Collectors say the complaints are a tiny fraction of the hundreds of millions of communications a year they have with debtors, and should not be used as a lever to tighten regulation. To protect its interests, ACA International, formerly the American Collectors Association, opened a full-time Washington lobbying office this month.
Another collectors group, the National Association of Retail Collection Attorneys, has hired a leading public relations firm, Waggener Edstrom Worldwide, and started pressing its arguments on Capitol Hill.
"When changes are made by Congress or regulators, we want to make sure there are no unintended consequences," the association's president, Robert G. Markoff, said.
Markoff's group represents an increasingly prominent part of the debt industry: law firms that are hired by creditors or that buy delinquent accounts outright. If phone calls to the indebted person do not produce the desired results, the lawyers sue, and may seek to have paychecks garnished.
Association membership has jumped 44 percent in the last five years, to 820 law firms. It had operated in the shadow of ACA International, which is based in Minneapolis and has 5,500 members, but lately it has sought to draw differences.

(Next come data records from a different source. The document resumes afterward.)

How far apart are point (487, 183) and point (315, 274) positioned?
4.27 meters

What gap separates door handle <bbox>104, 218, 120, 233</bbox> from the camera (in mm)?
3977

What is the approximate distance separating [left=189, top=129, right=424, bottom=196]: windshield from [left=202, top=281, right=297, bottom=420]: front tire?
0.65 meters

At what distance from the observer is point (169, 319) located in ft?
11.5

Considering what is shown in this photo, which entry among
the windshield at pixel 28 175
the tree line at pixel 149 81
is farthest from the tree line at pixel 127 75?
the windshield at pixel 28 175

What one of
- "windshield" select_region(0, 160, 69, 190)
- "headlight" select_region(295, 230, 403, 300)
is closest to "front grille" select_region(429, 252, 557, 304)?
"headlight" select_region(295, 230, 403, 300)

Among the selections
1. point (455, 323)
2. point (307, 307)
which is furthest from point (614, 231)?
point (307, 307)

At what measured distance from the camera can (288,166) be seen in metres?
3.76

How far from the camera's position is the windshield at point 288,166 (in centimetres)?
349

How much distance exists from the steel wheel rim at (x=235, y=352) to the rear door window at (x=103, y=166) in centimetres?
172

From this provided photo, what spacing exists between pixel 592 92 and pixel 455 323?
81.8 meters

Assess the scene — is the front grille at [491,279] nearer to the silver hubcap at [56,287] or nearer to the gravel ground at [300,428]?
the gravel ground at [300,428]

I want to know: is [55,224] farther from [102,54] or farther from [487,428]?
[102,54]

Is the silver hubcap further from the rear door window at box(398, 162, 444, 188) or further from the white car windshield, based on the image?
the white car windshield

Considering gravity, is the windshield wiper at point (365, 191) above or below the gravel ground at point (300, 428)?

"We're trying to create an awareness that attorneys collect debt ethically," said Markoff, whose practice is in Chicago. "To lump us in with a high school graduate who has not received similar training is not fair."
In a recent interview, Ira F. Leibsker, another Chicago collections lawyer and past president of the association, acknowledged that the notion of a friendly debt collector had its limits. "We're trying to take people's money from them. Let's be honest," he said.

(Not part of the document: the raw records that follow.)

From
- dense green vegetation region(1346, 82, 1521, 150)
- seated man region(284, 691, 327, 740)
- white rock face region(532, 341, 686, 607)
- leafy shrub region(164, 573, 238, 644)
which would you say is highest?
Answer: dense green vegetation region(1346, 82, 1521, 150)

He cited some points rarely mentioned about the industry, like the opportunities it offers. "I have 180 employees feeding 180 families," he said. "Half if not more are single mothers, some of whom have only a high school education." His employees make $12 to $20 an hour phoning debtors.
The lawyers' group, like ACA International, is practicing outreach of a sort. Markoff is writing a column on President Lincoln, describing an inability to pay his own bills and his time as a collection lawyer.
Markoff also believes in self-empowerment. "I'm proud to be a debt collector," he said. "I tell everyone within earshot and with my head held high."
One recent morning he was in a courtroom in Chicago, waiting for dozens of debtors to show up in response to summonses. Only one appeared: Joslyn Savage, born in 1964, married with three children.
As soon as Savage checked in with the court, Markoff took her into the hallway and sat her down on a bench.
"This is kind of old, isn't it?" he said, holding a folder with a six-year-old bill for $2,644 from a Citibank credit card. "We'd like to see if we can settle it."
He asked questions rapidly and politely: Employed? No. Own real estate? Not in her name. Bank accounts? No. Expensive jewelry? She twisted her wedding ring. He reassured her that he was not going to take it.
Savage said her only income was her unemployment check. Markoff set up a payment plan of $100 a month and went away, satisfied with his new customer. She sat there a while longer, seeming more resigned than anything else.
"I used the money; I didn't pay; I feel I have to pay," she said. "What can I do?"